For African-American athletes there’s a perception that they should be grateful for making the millions they make and shouldn’t rock the boat by daring to make a statement about something that impacts everyone, including them. While there is a certain amount of gratitude that these athletes probably have for their God-given abilities, they’re in the NFL because of that ability and their hard work. It’s something they’ve earned…and they shouldn’t be expected to give up their First Amendment rights in order to enjoy it.

What’s really ironic about all this is that I’ve heard those complaints in blue-collar, union towns like Philly, Baltimore, Boston, Pittsburgh, New York, Cleveland, Chicago and Detroit.

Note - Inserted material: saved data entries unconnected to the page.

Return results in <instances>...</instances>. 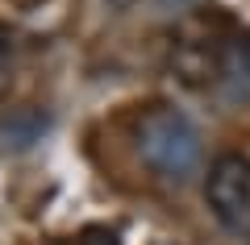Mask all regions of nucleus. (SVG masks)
<instances>
[{
    "mask_svg": "<svg viewBox=\"0 0 250 245\" xmlns=\"http://www.w3.org/2000/svg\"><path fill=\"white\" fill-rule=\"evenodd\" d=\"M138 154L150 167L154 179H163L167 187H188L200 175V162H205V141L200 129L192 125V116L179 113L175 104H150L138 116Z\"/></svg>",
    "mask_w": 250,
    "mask_h": 245,
    "instance_id": "nucleus-1",
    "label": "nucleus"
},
{
    "mask_svg": "<svg viewBox=\"0 0 250 245\" xmlns=\"http://www.w3.org/2000/svg\"><path fill=\"white\" fill-rule=\"evenodd\" d=\"M205 200L217 225L238 245H250V158L242 154L217 158L205 179Z\"/></svg>",
    "mask_w": 250,
    "mask_h": 245,
    "instance_id": "nucleus-2",
    "label": "nucleus"
},
{
    "mask_svg": "<svg viewBox=\"0 0 250 245\" xmlns=\"http://www.w3.org/2000/svg\"><path fill=\"white\" fill-rule=\"evenodd\" d=\"M213 92L229 108H250V34L221 42L217 71H213Z\"/></svg>",
    "mask_w": 250,
    "mask_h": 245,
    "instance_id": "nucleus-3",
    "label": "nucleus"
},
{
    "mask_svg": "<svg viewBox=\"0 0 250 245\" xmlns=\"http://www.w3.org/2000/svg\"><path fill=\"white\" fill-rule=\"evenodd\" d=\"M46 133H50V113H42V108H34V104L13 108L9 116H0V150H9V154L34 150Z\"/></svg>",
    "mask_w": 250,
    "mask_h": 245,
    "instance_id": "nucleus-4",
    "label": "nucleus"
},
{
    "mask_svg": "<svg viewBox=\"0 0 250 245\" xmlns=\"http://www.w3.org/2000/svg\"><path fill=\"white\" fill-rule=\"evenodd\" d=\"M13 50H17V38L0 21V96L9 92V79H13Z\"/></svg>",
    "mask_w": 250,
    "mask_h": 245,
    "instance_id": "nucleus-5",
    "label": "nucleus"
},
{
    "mask_svg": "<svg viewBox=\"0 0 250 245\" xmlns=\"http://www.w3.org/2000/svg\"><path fill=\"white\" fill-rule=\"evenodd\" d=\"M75 245H121V237H117V228H108V225H88Z\"/></svg>",
    "mask_w": 250,
    "mask_h": 245,
    "instance_id": "nucleus-6",
    "label": "nucleus"
},
{
    "mask_svg": "<svg viewBox=\"0 0 250 245\" xmlns=\"http://www.w3.org/2000/svg\"><path fill=\"white\" fill-rule=\"evenodd\" d=\"M159 9H184V4H192V0H154Z\"/></svg>",
    "mask_w": 250,
    "mask_h": 245,
    "instance_id": "nucleus-7",
    "label": "nucleus"
},
{
    "mask_svg": "<svg viewBox=\"0 0 250 245\" xmlns=\"http://www.w3.org/2000/svg\"><path fill=\"white\" fill-rule=\"evenodd\" d=\"M129 4H134V0H108V9H113V13H125Z\"/></svg>",
    "mask_w": 250,
    "mask_h": 245,
    "instance_id": "nucleus-8",
    "label": "nucleus"
}]
</instances>
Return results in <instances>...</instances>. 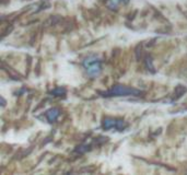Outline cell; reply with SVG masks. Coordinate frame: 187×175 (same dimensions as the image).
<instances>
[{"instance_id":"cell-1","label":"cell","mask_w":187,"mask_h":175,"mask_svg":"<svg viewBox=\"0 0 187 175\" xmlns=\"http://www.w3.org/2000/svg\"><path fill=\"white\" fill-rule=\"evenodd\" d=\"M83 66L86 68V71L90 76L95 77L101 72V66H100L99 59L96 57H89L83 61Z\"/></svg>"},{"instance_id":"cell-2","label":"cell","mask_w":187,"mask_h":175,"mask_svg":"<svg viewBox=\"0 0 187 175\" xmlns=\"http://www.w3.org/2000/svg\"><path fill=\"white\" fill-rule=\"evenodd\" d=\"M139 93H140L139 90H136V89L133 88L117 85V87L113 88L112 90L107 93V95H137L139 94Z\"/></svg>"},{"instance_id":"cell-3","label":"cell","mask_w":187,"mask_h":175,"mask_svg":"<svg viewBox=\"0 0 187 175\" xmlns=\"http://www.w3.org/2000/svg\"><path fill=\"white\" fill-rule=\"evenodd\" d=\"M123 121H115V119H105L104 121V127L106 128V129H110V128L112 127H117L118 129H121L122 126H123Z\"/></svg>"},{"instance_id":"cell-4","label":"cell","mask_w":187,"mask_h":175,"mask_svg":"<svg viewBox=\"0 0 187 175\" xmlns=\"http://www.w3.org/2000/svg\"><path fill=\"white\" fill-rule=\"evenodd\" d=\"M46 116H47V119L49 121H55L57 119V117L59 116V111L57 108H52V110H49L47 112Z\"/></svg>"},{"instance_id":"cell-5","label":"cell","mask_w":187,"mask_h":175,"mask_svg":"<svg viewBox=\"0 0 187 175\" xmlns=\"http://www.w3.org/2000/svg\"><path fill=\"white\" fill-rule=\"evenodd\" d=\"M123 1V0H110V1L107 2V6L110 7V8H116L117 6H118L121 2Z\"/></svg>"}]
</instances>
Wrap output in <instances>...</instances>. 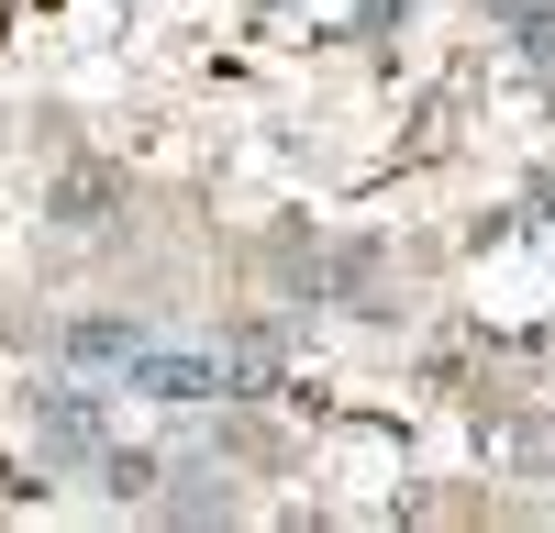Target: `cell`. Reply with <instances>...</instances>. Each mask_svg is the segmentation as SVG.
Instances as JSON below:
<instances>
[{"label": "cell", "mask_w": 555, "mask_h": 533, "mask_svg": "<svg viewBox=\"0 0 555 533\" xmlns=\"http://www.w3.org/2000/svg\"><path fill=\"white\" fill-rule=\"evenodd\" d=\"M34 444H44V467H101L112 456V389L67 367V378H44L34 389Z\"/></svg>", "instance_id": "cell-1"}, {"label": "cell", "mask_w": 555, "mask_h": 533, "mask_svg": "<svg viewBox=\"0 0 555 533\" xmlns=\"http://www.w3.org/2000/svg\"><path fill=\"white\" fill-rule=\"evenodd\" d=\"M145 344H156V323H122V311H78V323L56 334V355H67V367H89V378H122Z\"/></svg>", "instance_id": "cell-2"}, {"label": "cell", "mask_w": 555, "mask_h": 533, "mask_svg": "<svg viewBox=\"0 0 555 533\" xmlns=\"http://www.w3.org/2000/svg\"><path fill=\"white\" fill-rule=\"evenodd\" d=\"M478 12H489L500 34H512L533 67H555V0H478Z\"/></svg>", "instance_id": "cell-3"}, {"label": "cell", "mask_w": 555, "mask_h": 533, "mask_svg": "<svg viewBox=\"0 0 555 533\" xmlns=\"http://www.w3.org/2000/svg\"><path fill=\"white\" fill-rule=\"evenodd\" d=\"M44 211H56L67 234H89V222H112V178H101V167H78V178H56V200H44Z\"/></svg>", "instance_id": "cell-4"}, {"label": "cell", "mask_w": 555, "mask_h": 533, "mask_svg": "<svg viewBox=\"0 0 555 533\" xmlns=\"http://www.w3.org/2000/svg\"><path fill=\"white\" fill-rule=\"evenodd\" d=\"M101 489H112L122 511H133V500H156V489H167V456H145V444H133V456H101Z\"/></svg>", "instance_id": "cell-5"}]
</instances>
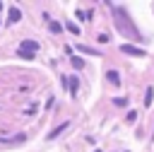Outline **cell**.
<instances>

Seems to me that you folks need a little bit of a history lesson, so let me help you out.

Were it not for people like Walter P. Reuther (United Auto Workers), A. Philip Randolph (Brotherhood of Sleeping Car Porters), and Cesar Chavez (United Farm Workers), people who refused to just “shut up and work” and rocked the boat instead, that 40-hour work week, with the living wage, the paid sick and vacation days and the healthcare plan that so many of you union workers enjoy wouldn’t exist.